Once your linseed mixture has cooled, sprinkle your yeast over the top. Add 1 cup flour, the oil, brown sugar and salt and stir until smooth. If using a stand mixer, set low to medium whilst gradually adding enough of the remaining flour to form a smooth, moist dough. Cover bowl with plastic wrap and let it rest 15 minutes.
Turn out dough onto a lightly floured surface. Knead until smooth and elastic, adding more flour if it’s sticky, for about 5 minutes.
Oil a large bowl. I like to use a glass bowl to easily monitor the dough. Add the dough to bowl, then turn it upside down so the oily side is facing up. Cover with plastic wrap and place in a warm spot to rise for approximately 1 hour, or until doubled in size.
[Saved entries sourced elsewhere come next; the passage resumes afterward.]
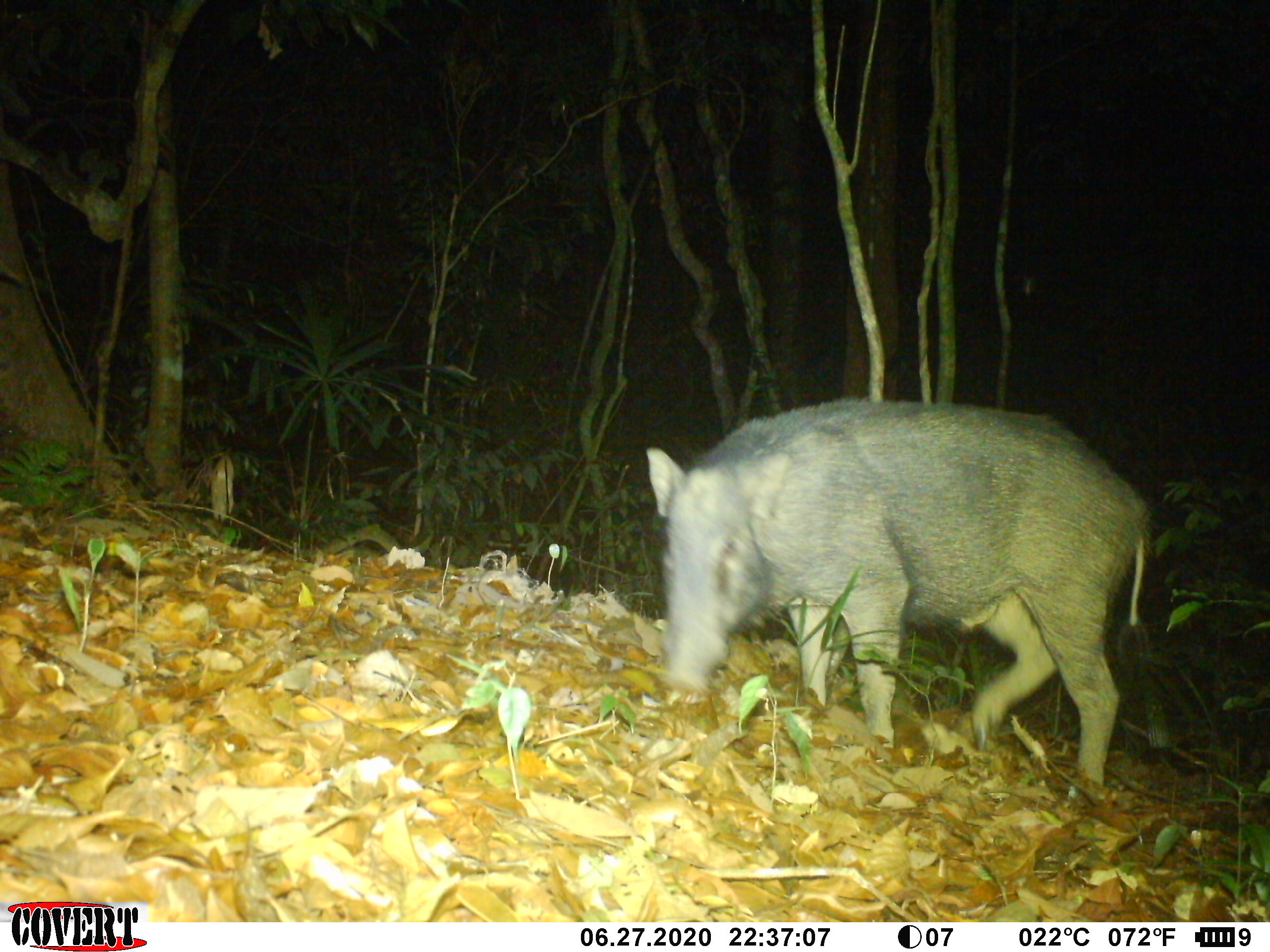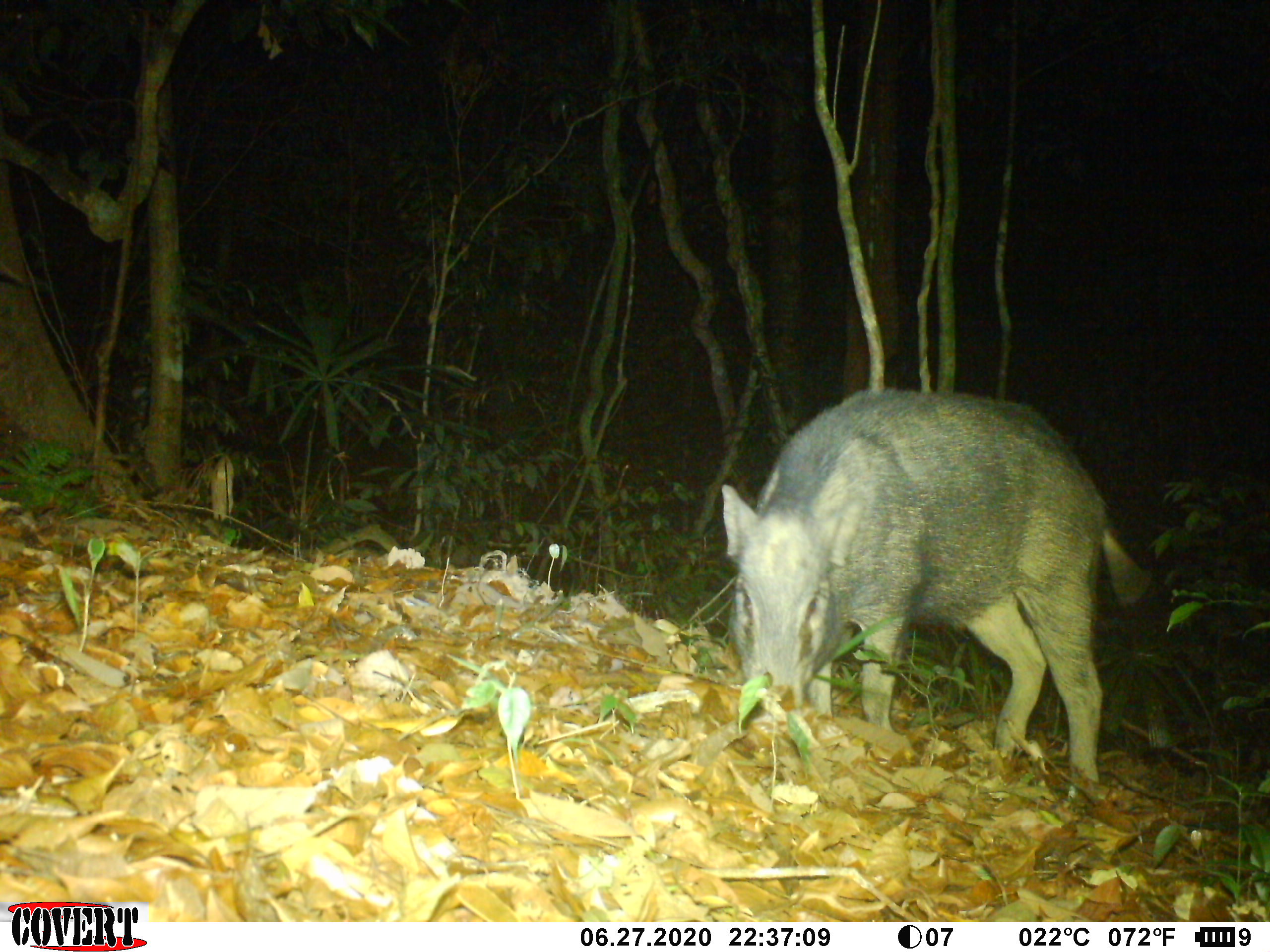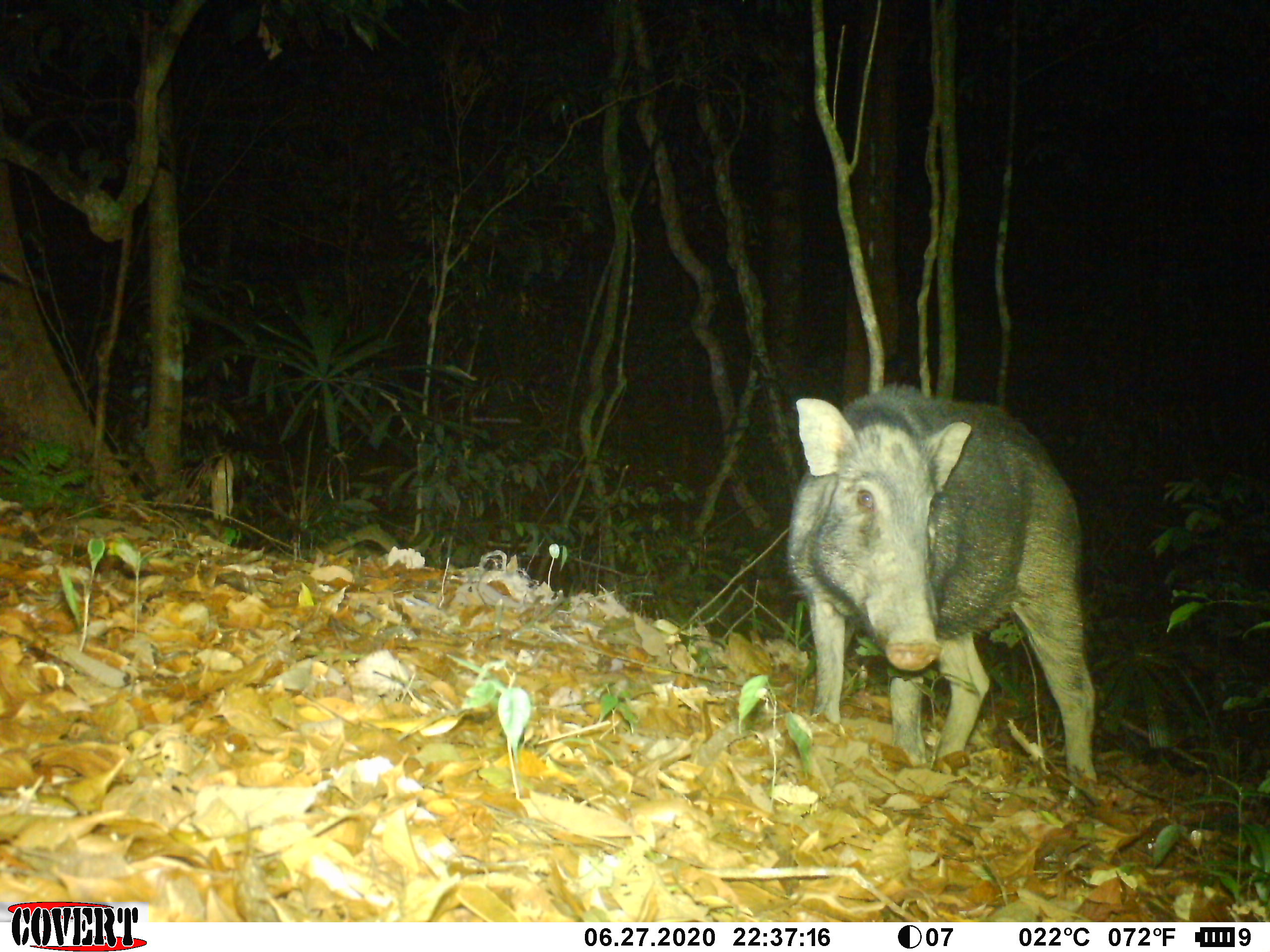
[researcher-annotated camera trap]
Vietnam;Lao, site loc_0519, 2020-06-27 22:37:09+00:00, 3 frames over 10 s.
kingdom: Animalia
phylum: Chordata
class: Mammalia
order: Artiodactyla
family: Suidae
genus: Sus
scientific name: Sus scrofa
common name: eurasian wild pig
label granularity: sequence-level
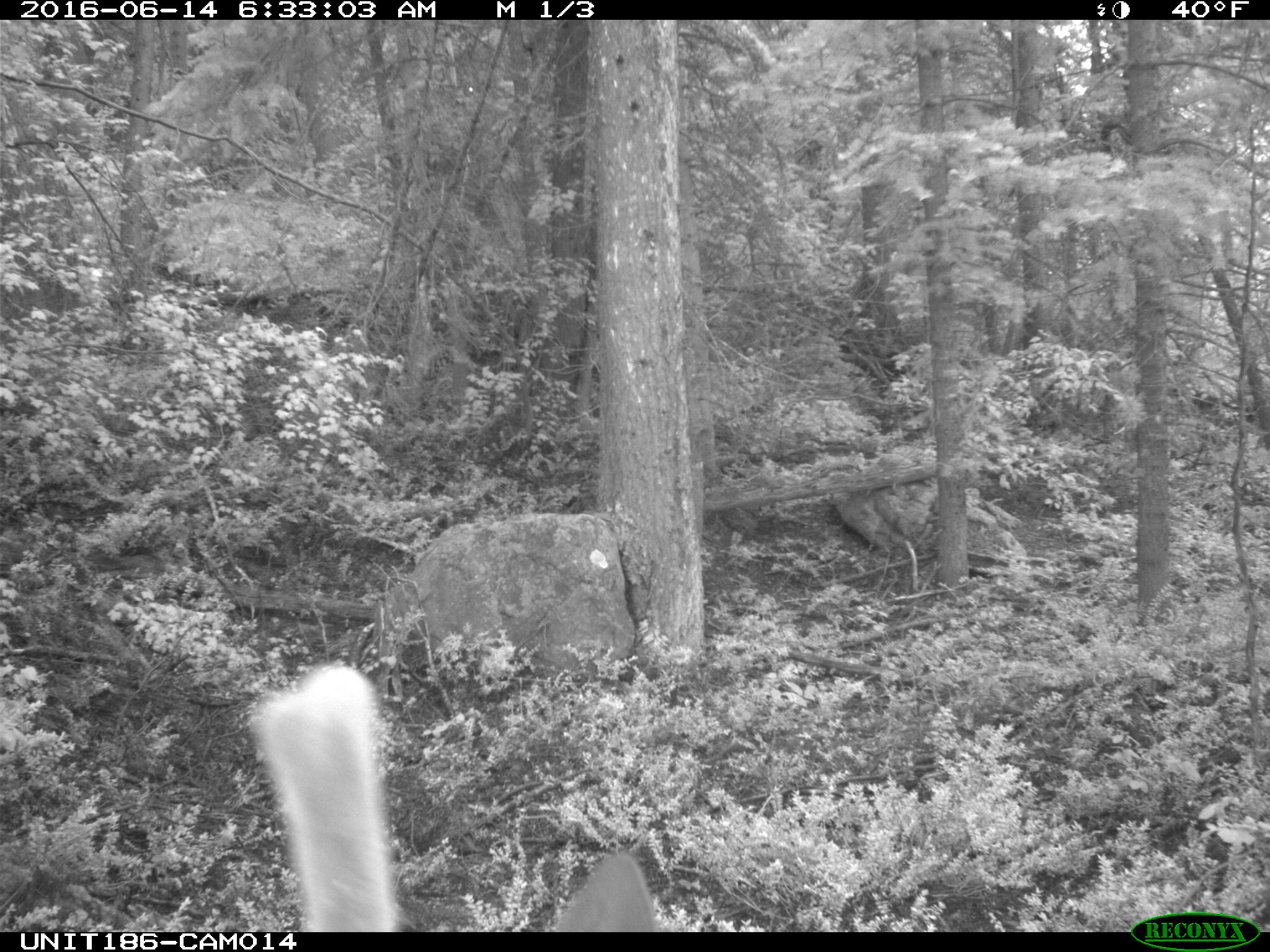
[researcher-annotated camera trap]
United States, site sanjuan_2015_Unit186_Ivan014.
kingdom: Animalia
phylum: Chordata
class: Mammalia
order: Artiodactyla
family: Cervidae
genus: Cervus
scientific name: Cervus elaphus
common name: red deer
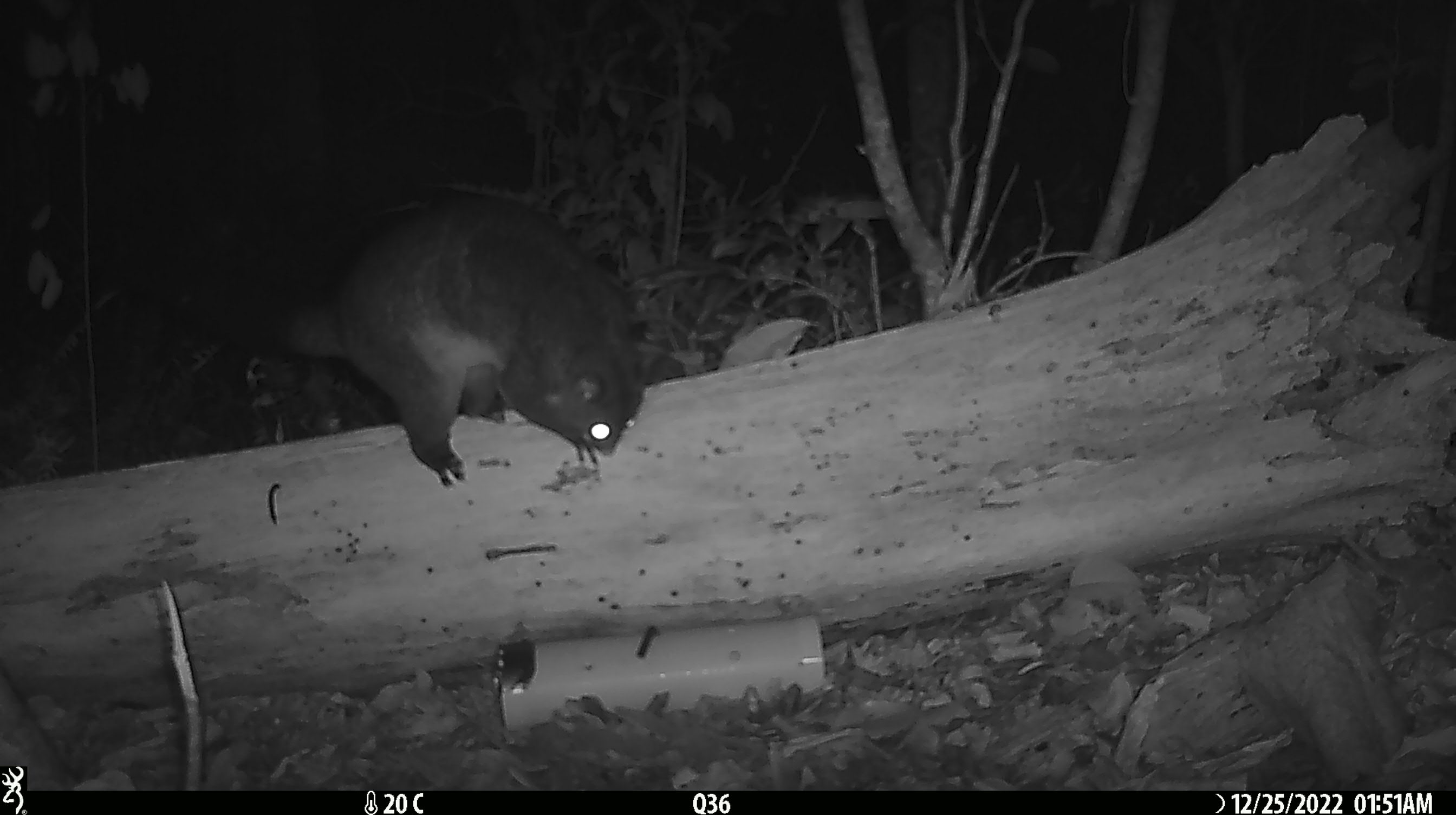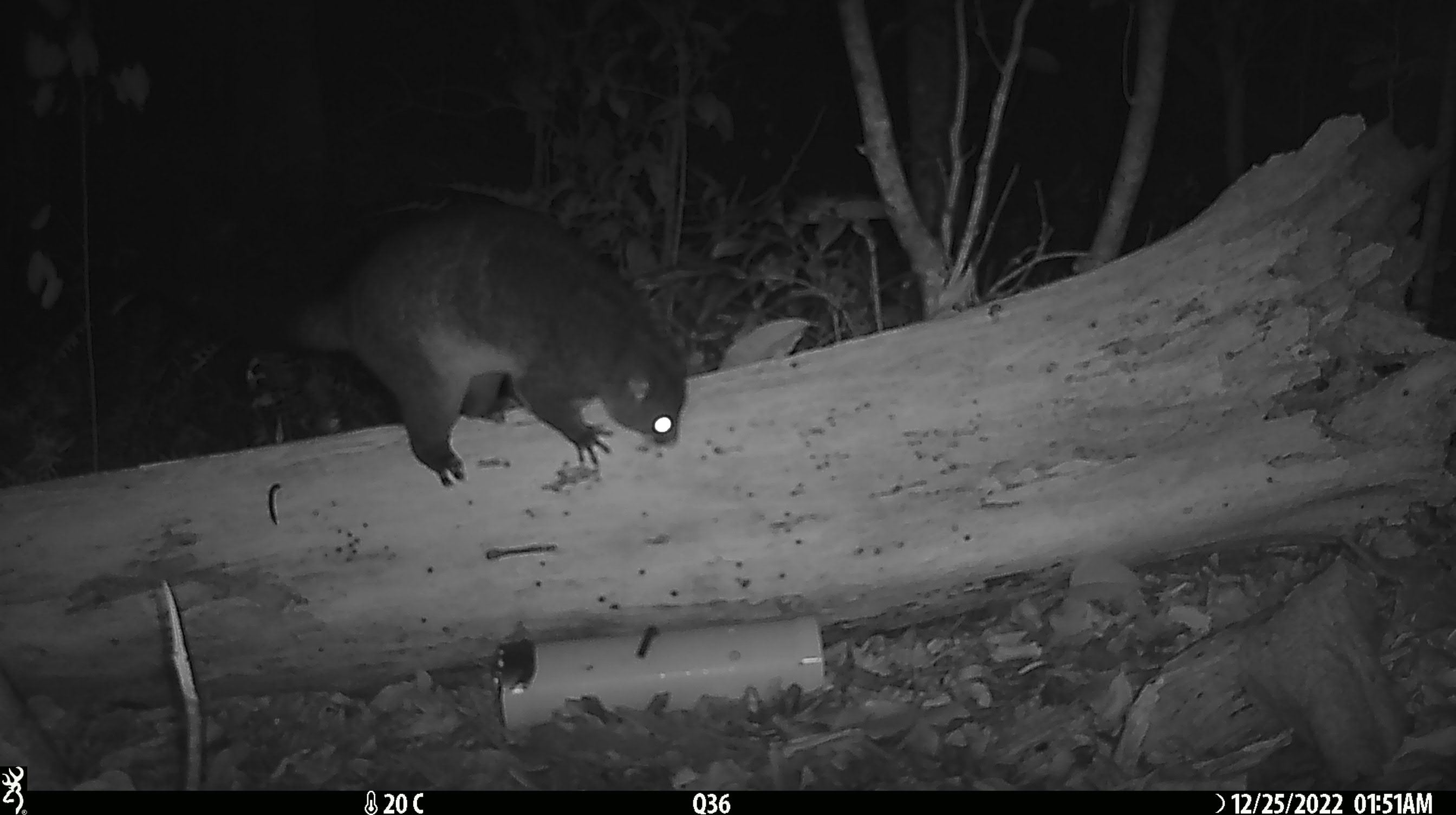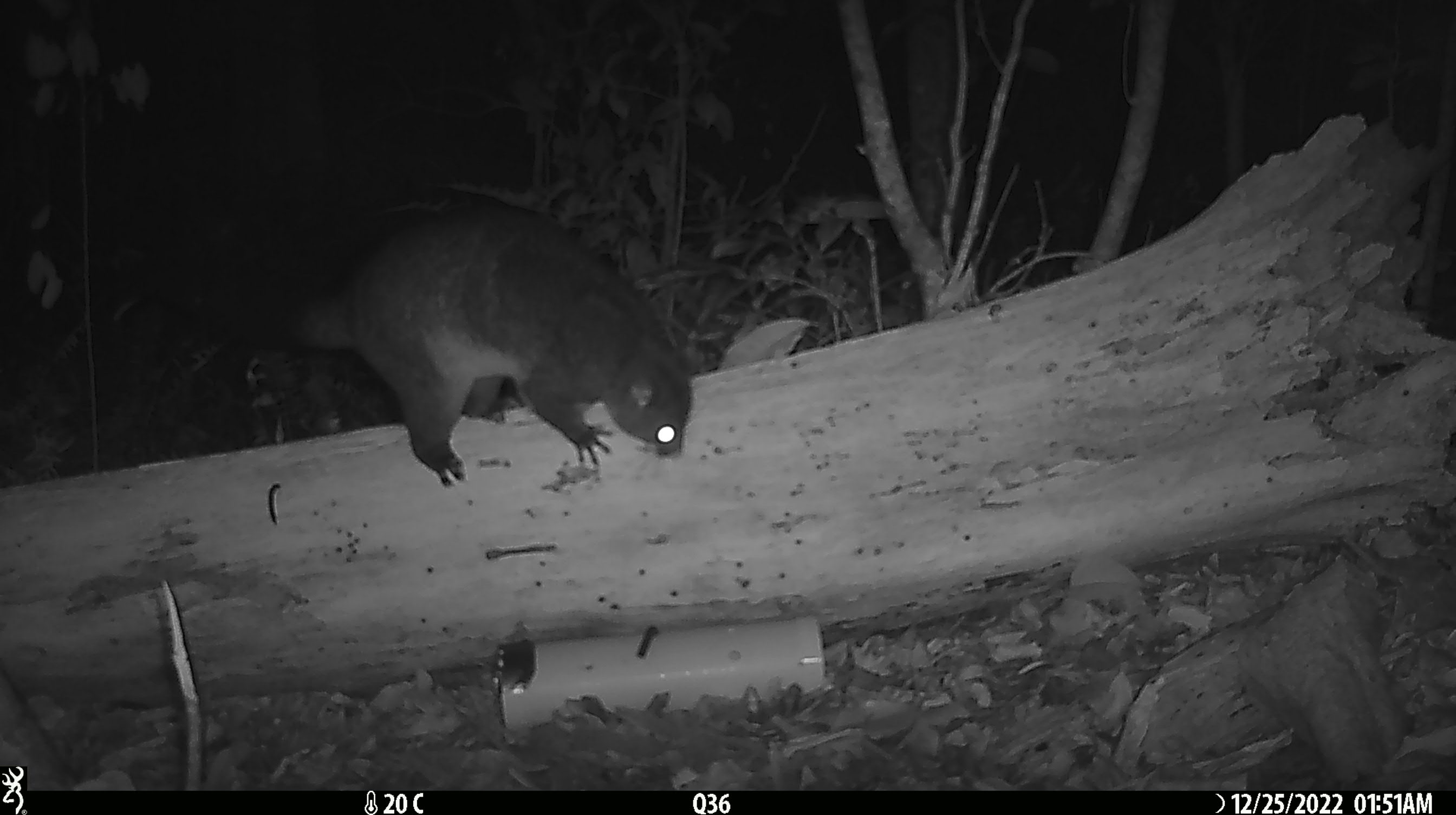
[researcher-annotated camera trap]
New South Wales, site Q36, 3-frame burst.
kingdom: Animalia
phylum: Chordata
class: Mammalia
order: Diprotodontia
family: Phalangeridae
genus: Trichosurus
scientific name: Trichosurus vulpecula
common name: common brushtail possum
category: possum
After the dough has risen to double its size, gently press down the dough to deflate and turn out onto a lightly floured surface.
Grease your loaf tins and sprinkle half your seeds mixture into the base of the two pans, leaving the other half for the top. Divide your dough into two equal parts, then roll out two 20cm x 10cm approx rectangles. Starting from the shortest end, roll the dough rectangles into a Swiss Roll style and pinch the seam. Place seam side down into the tins.
Cover with clean kitchen towel and leave in a warm place to rise for approximately 30 minutes or until doubled in size.
While the dough is rising, Preheat oven to 220C.
Before baking, brush top of loaves with water and sprinkle with remaining seed mixture.
Bake in preheated 220C oven until golden brown and crusty for 25-30 minutes. Check your loaves at 20mins and cover loosely with aluminum foil if already browned enough. Continue to cook until they sound hollow when tapping.